Il n’empêche, la perspective d’une autre catastrophe venue du ciel est présente dans l’esprit de tous et a abondamment été reprise dans des œuvres de fiction comme les films Armageddon et Deep Impact au siècle dernier, et plus récemment Don’t look up. Peut-être un peu sous la pression populaire, elle figure aussi à l’agenda des agence spatiales.

 

En pratique, un impacteur est d’autant plus dangereux qu’il est de grande taille, mais ces objets sont suffisamment rares pour que le risque de collision entre l’un d’eux et la Terre puisse être considéré comme négligeable. Le risque est plus important avec un impacteur de taille bien plus modeste (quelques centaines de mètres tout au plus) car de tels objets sont bien plus nombreux.
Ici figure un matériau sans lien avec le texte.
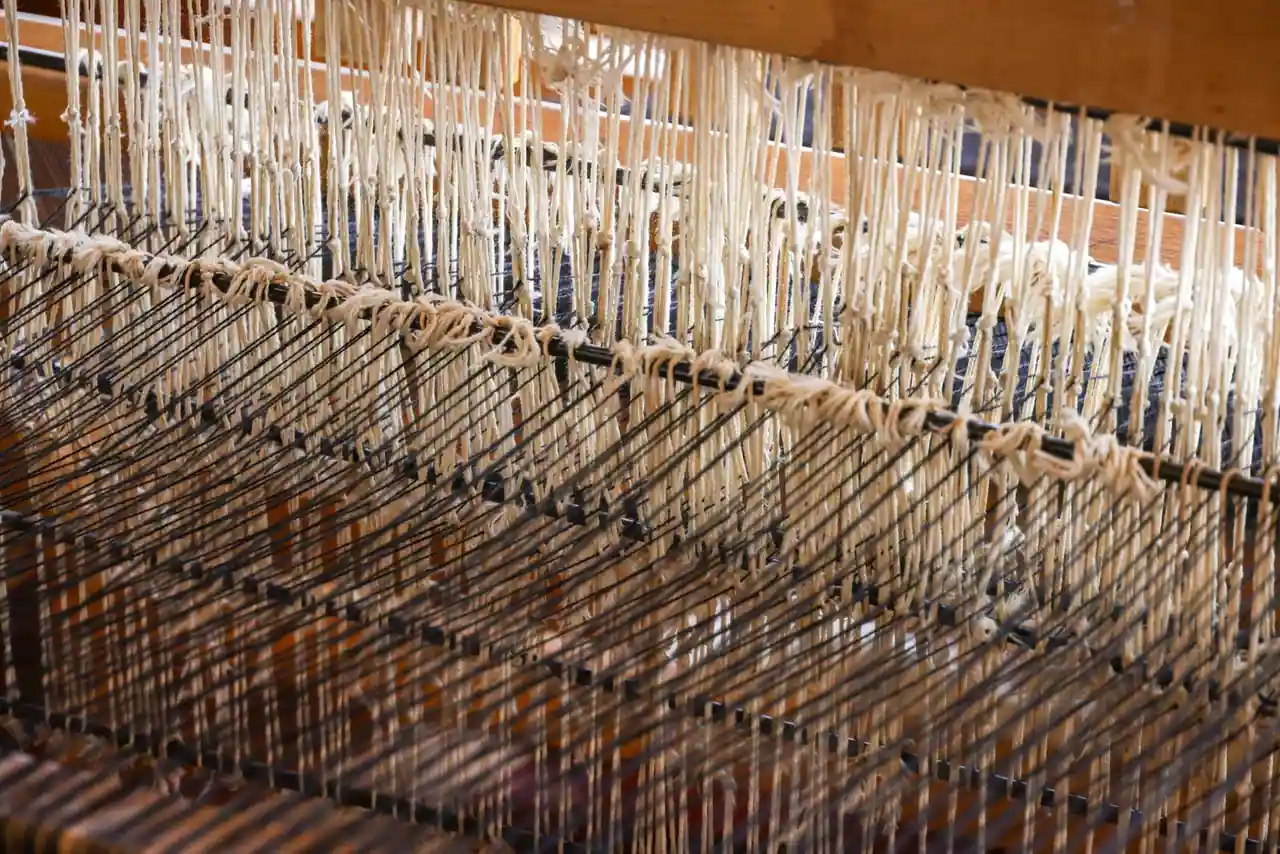 Métier à tisser ancien dans un atelier de manufacture, avec des fils tendus pour une tapisserie en cours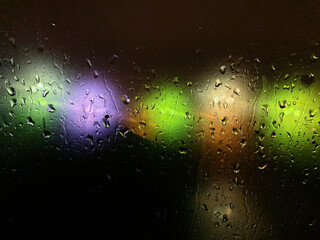 Colored blurry lights on a dark background through the drops on the glass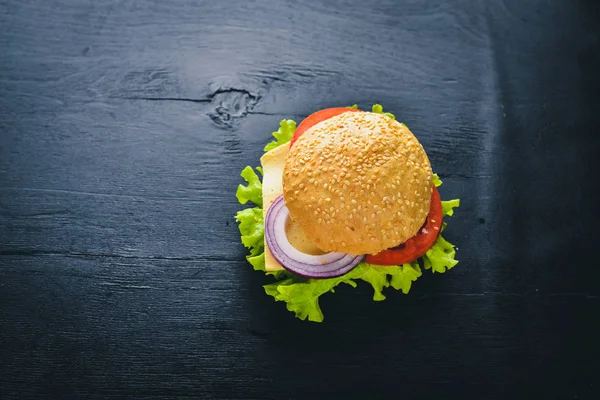 Hamburguesa con queso, carne, tomates y cebollas y hierbas. Sobre fondo de madera. Vista superior. Espacio libre . — Foto de Stock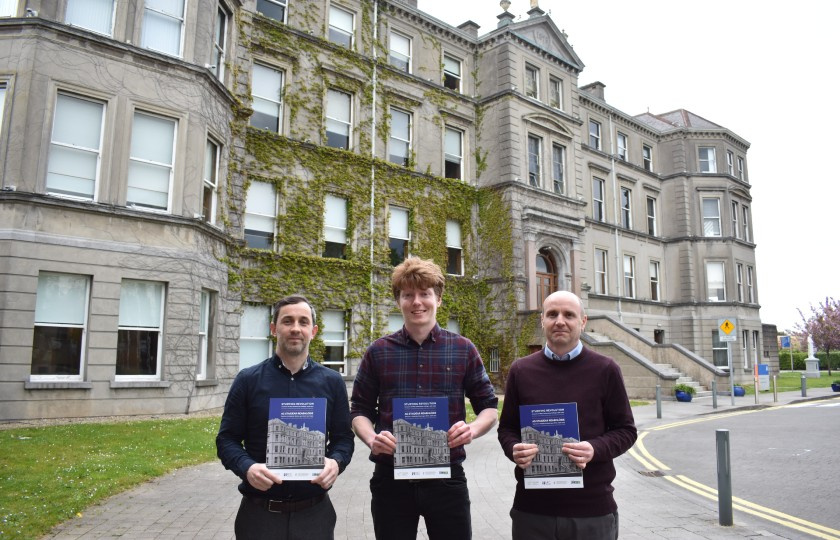 The authors holding copies of the book in front of MIC's Foundation Building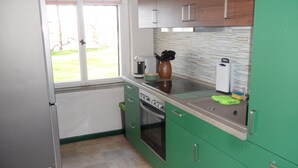 Una cocina compacta con gabinetes verdes, horno empotrado y ventana que proporciona luz natural.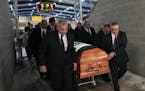 Pallbearers carried the casket of Henry Boucha out of the Gardens Arena, where his number 16 hangs from the rafters, following his funeral services Fr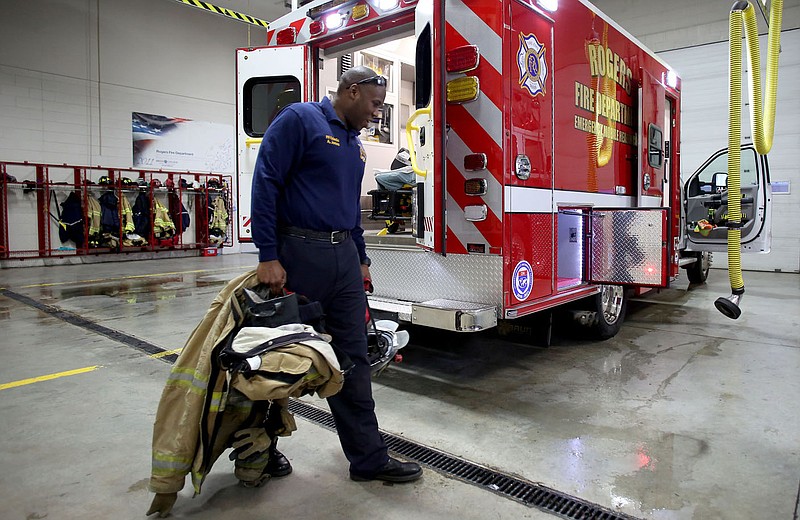 NWA Democrat-Gazette/DAVID GOTTSCHALK Al Jones, Rogers firefighter and medic, stows his fall-out gear Frida on Medic 1 at Fire Station No. 1 at the beginning of his shift.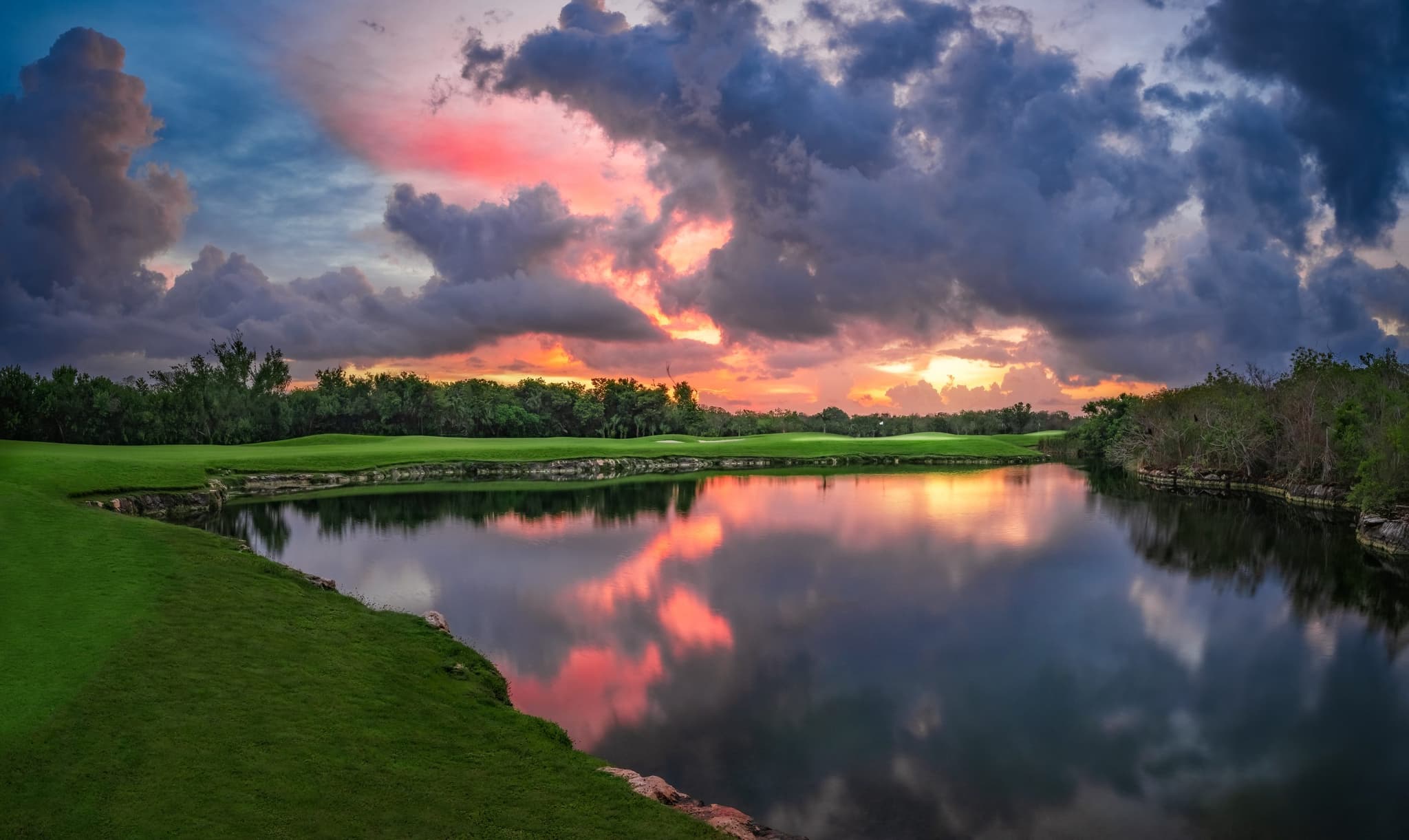 Campo de golf al amanecer junto a un lago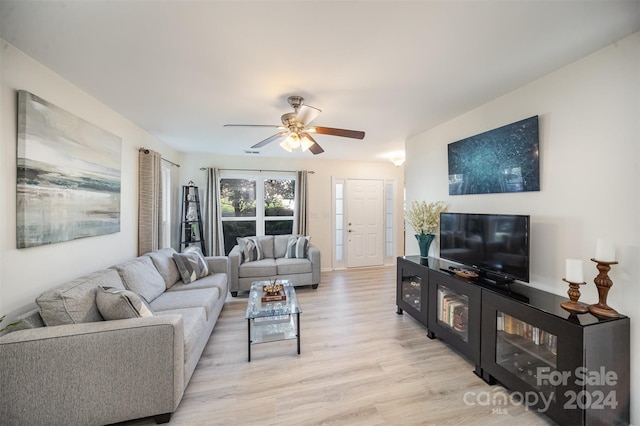 living room featuring light hardwood / wood-style flooring and ceiling fan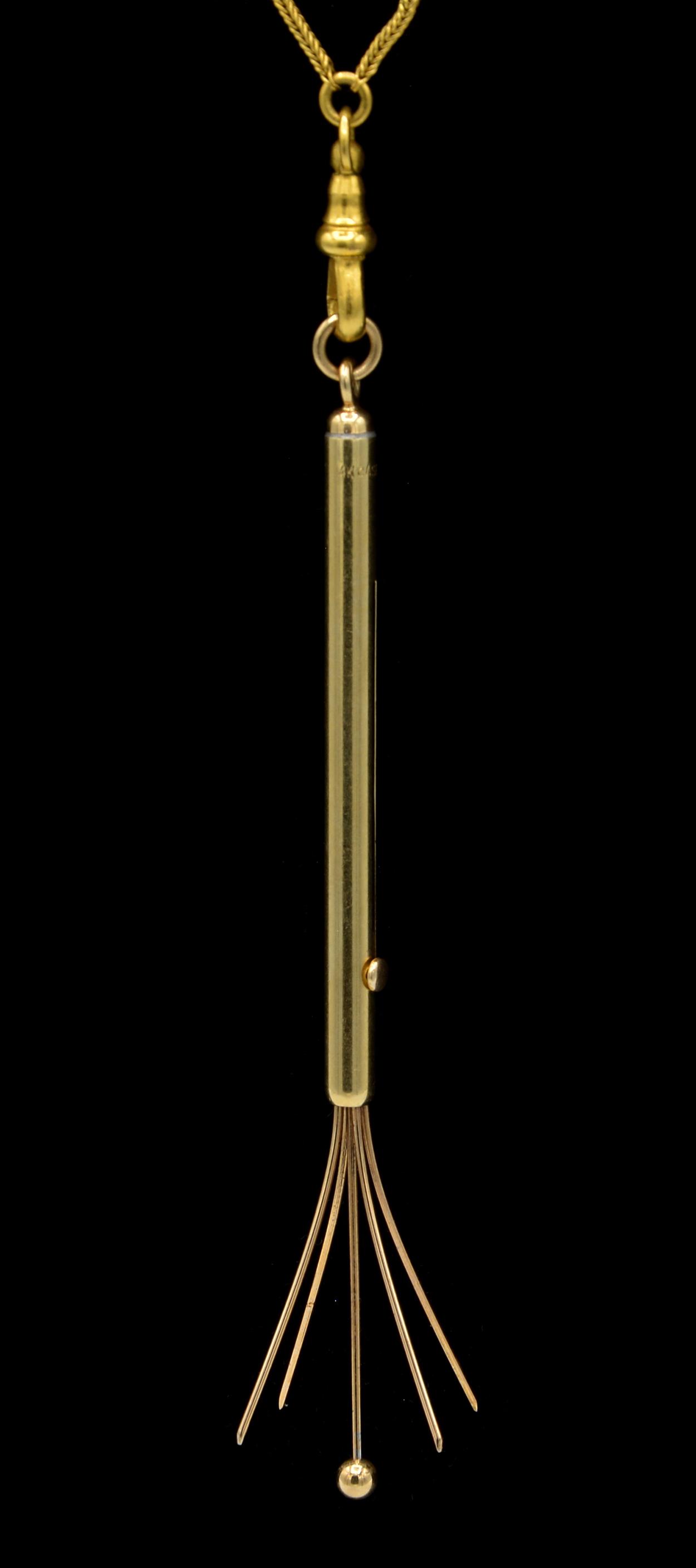 14k Victorian cocktail stirrer on gilt chain necklace: 14k Victorian swizzle stick champagne cocktail stirrer on gilt chain necklace. Retractable swizzle stick approx. 3" in length including bail, 5.7g on a 49" gilt square wheat chain.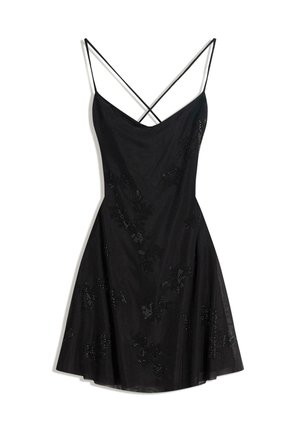 Vestito nero con scollo a V, spalline sottili regolabili e silhouette svasata. Presenta decorazioni floreali con paillettes per un tocco in più.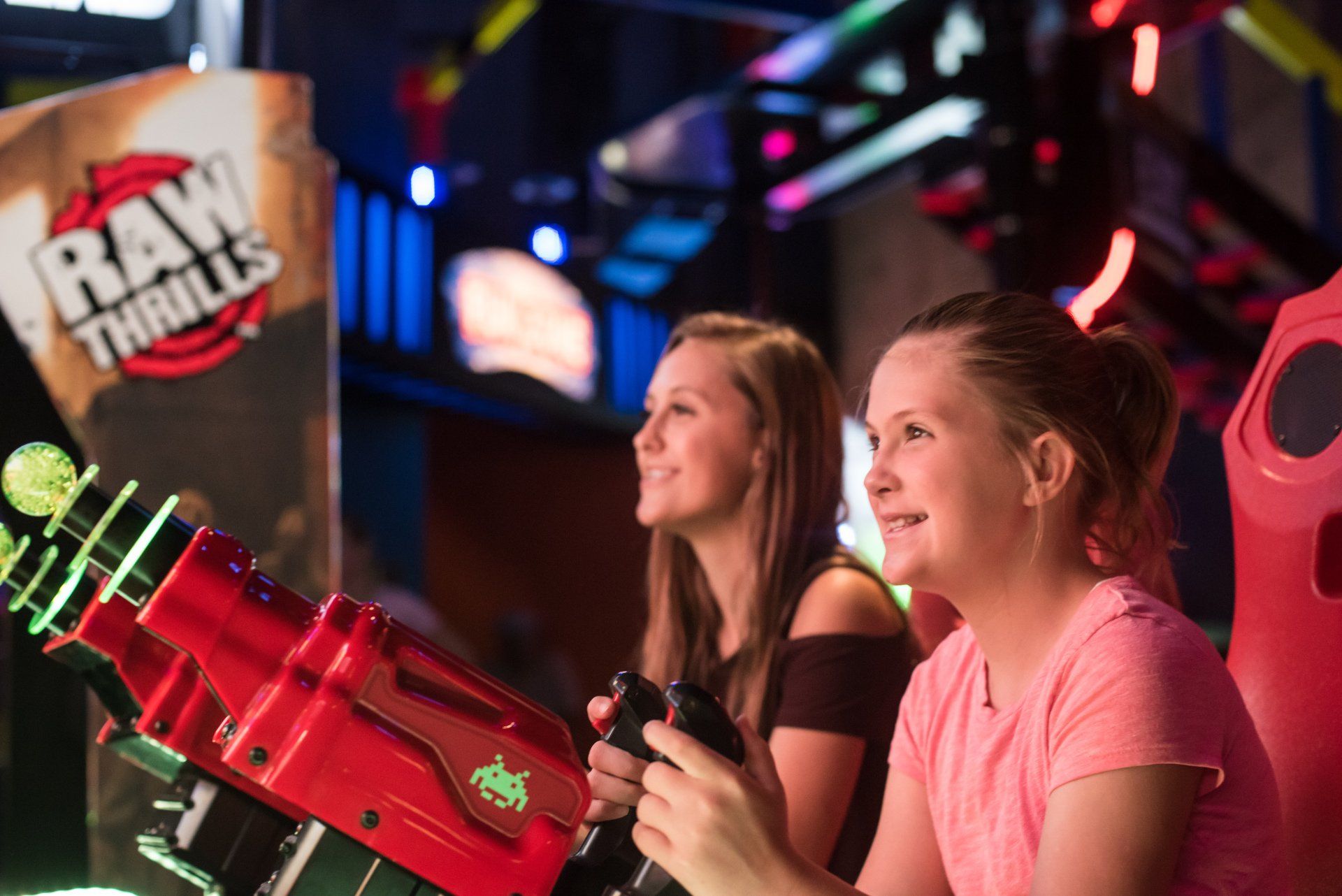Two young girls are playing a video game in an arcade.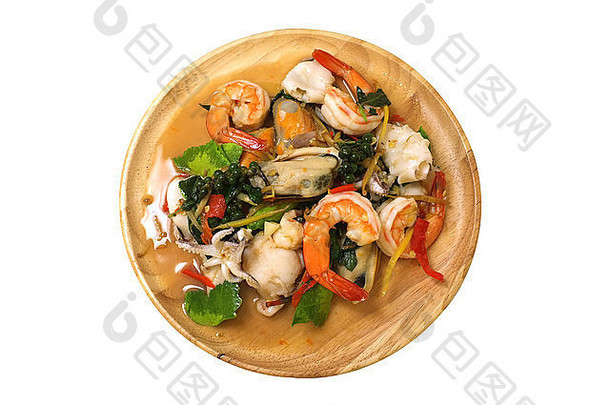 搅拌炸辣的海鲜混合草本植物泰国食物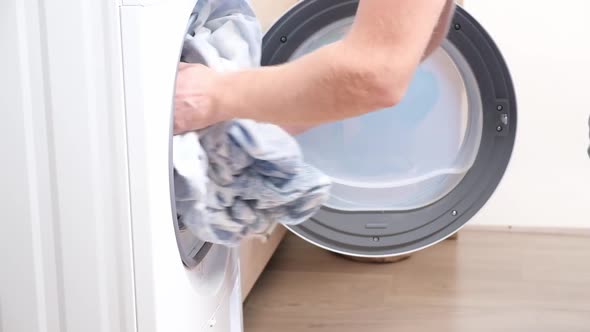 A Man Takes Dried Bed Linen Out of Dryer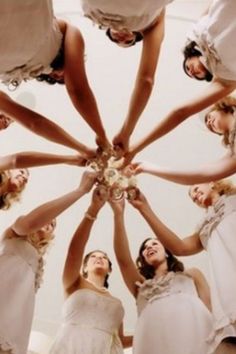 a group of bridesmaids standing in a circle holding their hands together to form a star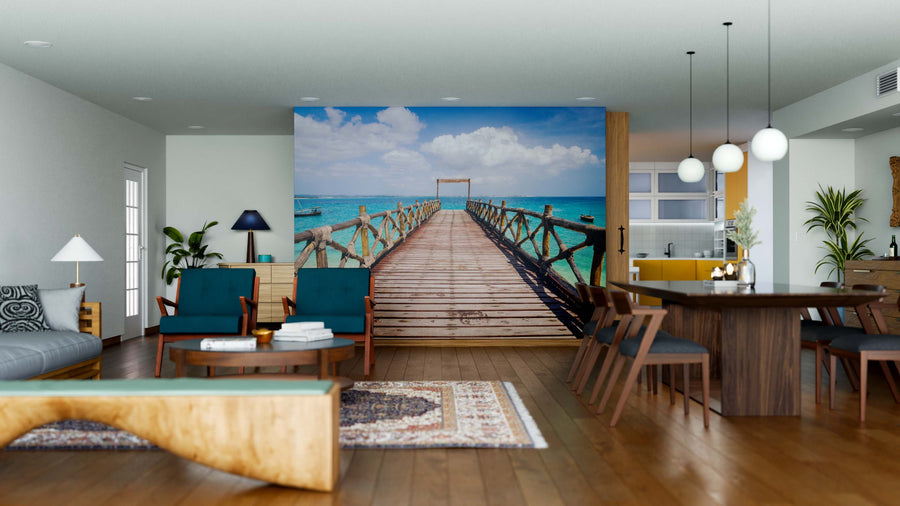 A modern living and dining area with wood furniture, blue chairs, rugs, and pendant lights feels open and tropical with the Tropical Pier Escape Wall Mural depicting a wooden pier over turquoise water under a sunny sky.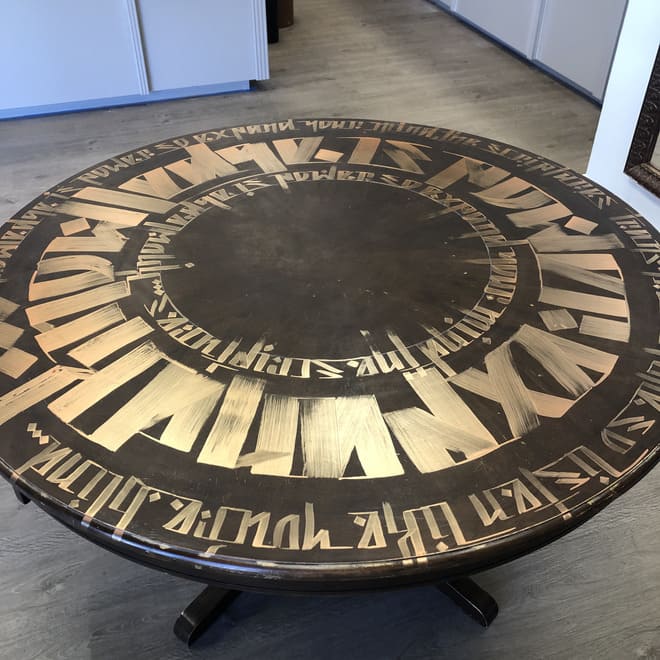 Mandala painted on a table with original poetry, by Zak Perez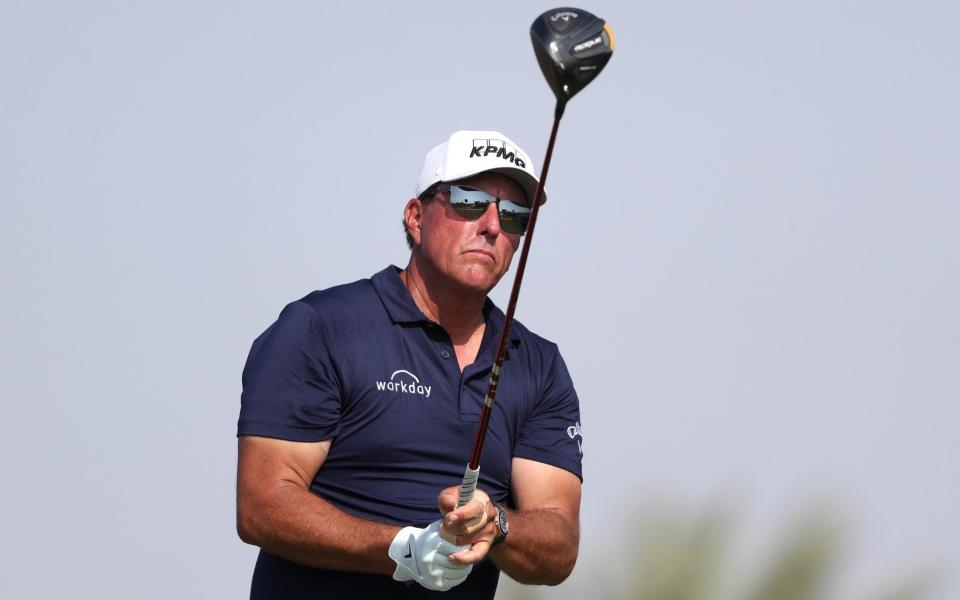 Phil Mickelson of the United States tees off on the 14th hole during day one of the PIF Saudi International at Royal Greens Golf & Country Club on February 3, 2022 in Al Murooj, Saudi Arabia. - GETTY IMAGES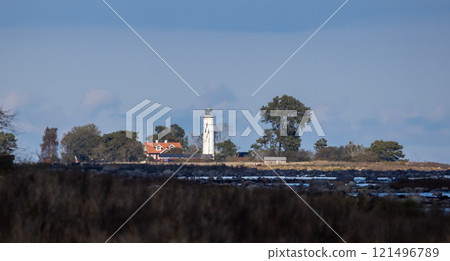 Segerstad lighthouse at the Baltic sea on southeastern Oland, Sweden. Segerstad lighthouse at the Baltic sea on southeastern Oland, Sweden. 121496789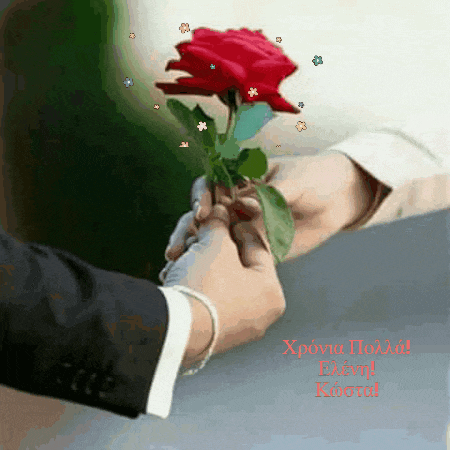 a man in a suit is holding a red rose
Leurs conséquences sont moins redoutables, mais pas négligeables pour autant, l’un d’eux pourrait par exemple raser une ville...

 

Il existe de nombreux scénarios envisageables pour tenter d’éviter une telle catastrophe, qui se résument tous à dévier d’une façon ou d’une autre la trajectoire d’un impacteur de petite taille afin de l’empêcher de heurter la Terre, et à ce jeu, le plus tôt est le mieux : plus la tentative de déviation se fait longtemps à l’avance, moins la déviation nécessaire est importante.

 

La mission américaine DART (qui signifie « fléchette » en anglais, mais qui en réalité est l’acronyme de Double Asteroid Redirection Test) a pour but de tester ce que nos capacités actuelles sont en mesure de faire dans la version la plus basique qui puisse être, celle d’une collision à grande vitesse (23 700 km/h) entre un engin de fabrication humaine de 550 kg avec un impacteur potentiel, qui est ici la petite lune astéroïdale Dimorphos et ses 160 m de diamètre en orbite autour de l’astéroïde Didymos. Le choix de cette cible n’est pas dû à sa dangerosité, mais au caractère binaire du système : il sera plus facile de mesurer concrètement la variation de l’orbite de Dimorphos autour de Didymos après l’impact que la variation de la trajectoire d’un objet isolé autour du Soleil.

 

La collision a eu lieu dans la nuit du 26 au 27 septembre. Elle a été suivie au sol par de nombreux télescopes et a été filmée in situ par le microsatellite LICIACube qui accompagnait de loin DART, et surtout, les conséquences de celle-ci feront l’objet d’une autre mission spatiale, européenne celle-là. Baptisée HERA, elle atteindra l’astéroïde en 2026 et l’étudiera en détail afin de voir les conséquences de l’impact et obtenir des informations sur la structure interne de ces petits corps, encore assez mal connus. À défaut de sauver le monde, cette mission aura au moins le mérite d’avoir des retombées scientifiques intéressantes.

 

Schéma montrant l’impact de la collision de DART sur l’orbite de Dimorphos autour de Didymos ; Didymos (à gauche) et Dimorphos (à droite) imagés par DART quelques seconde avant l’impact ; dernière image de la surface rocailleuse de Dimorphos, prise une seconde avant l’impact.